DOCUMENT SEGMENT:
A tax-and-ban strategy won’t help tackle obesity – as Britain shows

12 August 2021

2:45 PM

12 August 2021

2:45 PM

Gyms may be closed thanks to lockdowns, but that hasn’t stopped the Australian government from lecturing its citizens about our waistlines. Policymakers are considering taking a page from Britain’s book and bringing in the nanny state to combat the obesity crisis. From sin taxes to advertising bans, British public health policy has become a manual for how to fail at making a nation healthier – and consign civil liberties to the garbage truck in the process. 

The first of these disastrous policies was the soft drinks sugar levy, introduced in 2018 by then- prime minister Theresa May in an effort to put the brakes on the UK’s spiralling obesity rates. It sought to reduce Brits’ sugar intake via soft drinks. It comprehensively failed. Interventionist policies like these which try to commandeer lifestyle decisions for the state to change behaviours are never successful. 

Take food labelling, for example, which is in the crosshairs of some Australian nanny-state enthusiasts. For years, British supermarket shelves have been awash with green, amber and red packaging telling us how much fat, sugar and salt each product contains. That’s in addition to the soft drinks sugar levy. And yet, the proportion of Brits who suffer from health problems related to obesity has not decreased. 

Far from it – obesity rates have continued to climb. In 2011, 15 per cent of UK adults were obese. By 2019, that figure had risen to 28 per cent. In the year leading up to the pandemic, England saw more than a million hospital admissions for obesity-related treatment. In fact, every year since 2014, obesity and excess body fat have contributed to more British deaths than smoking. 


Given the scale of the problem, you would think public health authorities across the globe would have concrete plans of action to combat it. Instead, they are trotting out the same tired twentieth-century ideas to deal with twenty-first-century problems. They are still reading from the decades-old ‘tobacco playbook’. In the nanny statist’s mind, only banning things, taxing them to suppress demand, robbing people of choice through regulation or shaming them into making ‘better’ decisions can solve a ‘problem’ like obesity.

GIVEN ENTRIES:
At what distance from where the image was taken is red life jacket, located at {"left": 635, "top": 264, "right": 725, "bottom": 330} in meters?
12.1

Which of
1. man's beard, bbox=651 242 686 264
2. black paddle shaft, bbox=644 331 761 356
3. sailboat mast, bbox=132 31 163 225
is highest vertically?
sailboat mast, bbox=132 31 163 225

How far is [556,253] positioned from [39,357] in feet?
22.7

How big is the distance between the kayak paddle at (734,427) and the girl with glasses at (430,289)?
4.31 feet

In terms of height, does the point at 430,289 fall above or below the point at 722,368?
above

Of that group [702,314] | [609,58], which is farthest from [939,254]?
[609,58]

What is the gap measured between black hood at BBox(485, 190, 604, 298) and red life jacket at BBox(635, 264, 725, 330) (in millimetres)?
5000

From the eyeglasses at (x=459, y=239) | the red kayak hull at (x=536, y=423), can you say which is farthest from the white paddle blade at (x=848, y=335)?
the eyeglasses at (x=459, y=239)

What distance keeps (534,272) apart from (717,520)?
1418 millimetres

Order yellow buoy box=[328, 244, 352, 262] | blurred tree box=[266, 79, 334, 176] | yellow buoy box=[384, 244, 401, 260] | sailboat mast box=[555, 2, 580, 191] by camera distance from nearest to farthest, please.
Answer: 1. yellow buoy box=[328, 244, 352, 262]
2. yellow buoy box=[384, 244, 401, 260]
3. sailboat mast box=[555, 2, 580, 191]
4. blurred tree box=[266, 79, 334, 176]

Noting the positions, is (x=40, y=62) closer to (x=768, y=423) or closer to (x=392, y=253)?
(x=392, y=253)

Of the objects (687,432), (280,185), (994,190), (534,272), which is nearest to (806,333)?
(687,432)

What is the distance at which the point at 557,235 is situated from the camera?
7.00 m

WHAT NEEDS TO BE DONE:
Reproduce word for word everything in the obesity article from "A tax-and-ban strategy" down to "in the process.".

RESULT:
A tax-and-ban strategy won’t help tackle obesity – as Britain shows

12 August 2021

2:45 PM

12 August 2021

2:45 PM

Gyms may be closed thanks to lockdowns, but that hasn’t stopped the Australian government from lecturing its citizens about our waistlines. Policymakers are considering taking a page from Britain’s book and bringing in the nanny state to combat the obesity crisis. From sin taxes to advertising bans, British public health policy has become a manual for how to fail at making a nation healthier – and consign civil liberties to the garbage truck in the process.